Anda di halaman 1dari 6

Belajar dan Berdaya Bersama Bangsri

KKN IAIN Kediri 2018 menggunakan pendekatan ABCD dalam pelaksanaannya, Berbeda dengan
pendekatan PAR, yakni sebuah metode yang mengidentifikasi masalah kemudian
memecahkannya (Problem Solving), KKN yang menggunakan metode ABCD tidak
mengidentifikasi masalah, namun dengan mengetahui kekuatan dan aset yang dimiliki, serta
memiliki agenda perubahan yang dirumuskan bersama, persoalan keberlanjutan sebuah
program perbaikan kualitas kehidupan diharapkan dapat diwujudkan. Melalui pendekatan
ABCD, warga masyarakat difasilitasi untuk merumuskan agenda perubahan yang mereka anggap
penting. Oleh karena itu, KKN ini merupakan kegiatan stimulasi dan fasilitasi. Mahasiswa yang
melaksanakan akan belajar betapa kehidupan ini akan berubah menjadi baik tatkala ada
kemauan untuk berubah serta dapat mencermati hal terbaik dalam dirinya.

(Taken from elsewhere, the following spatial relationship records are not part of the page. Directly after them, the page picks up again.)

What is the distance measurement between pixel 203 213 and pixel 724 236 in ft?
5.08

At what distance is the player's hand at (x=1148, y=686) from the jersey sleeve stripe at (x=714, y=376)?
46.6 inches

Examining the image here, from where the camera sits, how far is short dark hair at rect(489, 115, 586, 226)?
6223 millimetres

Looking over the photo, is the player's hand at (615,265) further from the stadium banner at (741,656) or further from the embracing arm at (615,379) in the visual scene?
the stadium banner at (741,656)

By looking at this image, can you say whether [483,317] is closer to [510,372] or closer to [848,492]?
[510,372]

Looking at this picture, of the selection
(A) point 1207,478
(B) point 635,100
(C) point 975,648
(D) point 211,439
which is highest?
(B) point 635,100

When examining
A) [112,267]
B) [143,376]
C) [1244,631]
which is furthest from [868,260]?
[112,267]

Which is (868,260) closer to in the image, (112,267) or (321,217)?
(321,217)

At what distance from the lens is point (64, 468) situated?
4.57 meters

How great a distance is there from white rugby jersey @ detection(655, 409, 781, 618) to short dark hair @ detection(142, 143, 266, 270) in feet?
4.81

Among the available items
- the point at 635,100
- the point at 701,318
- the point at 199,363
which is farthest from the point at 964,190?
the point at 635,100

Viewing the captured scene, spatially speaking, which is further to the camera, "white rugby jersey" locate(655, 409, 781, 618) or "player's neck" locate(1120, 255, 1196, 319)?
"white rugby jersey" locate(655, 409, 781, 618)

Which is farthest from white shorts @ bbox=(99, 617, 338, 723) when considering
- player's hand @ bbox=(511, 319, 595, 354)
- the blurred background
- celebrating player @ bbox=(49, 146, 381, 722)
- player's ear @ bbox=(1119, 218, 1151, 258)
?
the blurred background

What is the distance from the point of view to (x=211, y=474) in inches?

Seperti kebanyakan mahasiswa yang akan mengikuti KKN, rasa takut sudah menghantui kami
terlebih dahulu. Baik itu ketakutan mendapatkan tempat yang tidak enak, atau teman-teman
yang tidak kompak. Apalagi ditambahi bumbu-bumbu dari teman-teman yang sudah KKN yang
mengatakan kalau KKN itu susah dan mengeluarkan biaya yang sangat besar.

Puji Syukur Alhamdulillah KKN Kelompok 54 ditempatkan di Dusun Bangsri, Desa Ngadiboyo,
Kecamatan Rejoso, Kabupaten Nganjuk. Tempat yang cukup strategis dibandingkan dengan
tempat-tempat KKN lainnya. Walaupun jalan menuju lokasi KKN kurang baik, dikarenakan
sedang ada proyek pembangunan Tol Kertosono-Salatiga, tetapi mudah dijangkau karena Dusun
Bangsri tidak jauh dari jalan menuju Kota Nganjuk, sekitar 15 km dari Alun-Alun Nganjuk. Kami
tinggal di kediaman Bapak Bayu yang sudah sekitar 5 tahun tidak berpenghuni, rumah yang
cukup luas untuk dijadikan posko KKN. Jauh dari kesan angker yang kami bayangkan, kami
singgah di sana dengan cukup aman dan nyaman.

Mengenai teman seperjuangan KKN, akan ada banyak hal yang akan terbuka dengan sendirinya,
baik maupun buruk pasti akan muncul, tetapi hal yang terpenting adalah bagaimana kita belajar
merefleksikan diri sebagai manusia sosial. Apapun karakter mereka, saya tidak bisa menuntut
untuk menjadi sesuai dengan apa yang saya pikirkan. Namun mereka telah mampu menciptakan
aura kekeluargaan yang sangat berkesan bagi saya, 45 hari hanya ada sedikit perselisihan kecil
tak berarti dibandingkan dengan kekompakan dan keseruan yang tercipta.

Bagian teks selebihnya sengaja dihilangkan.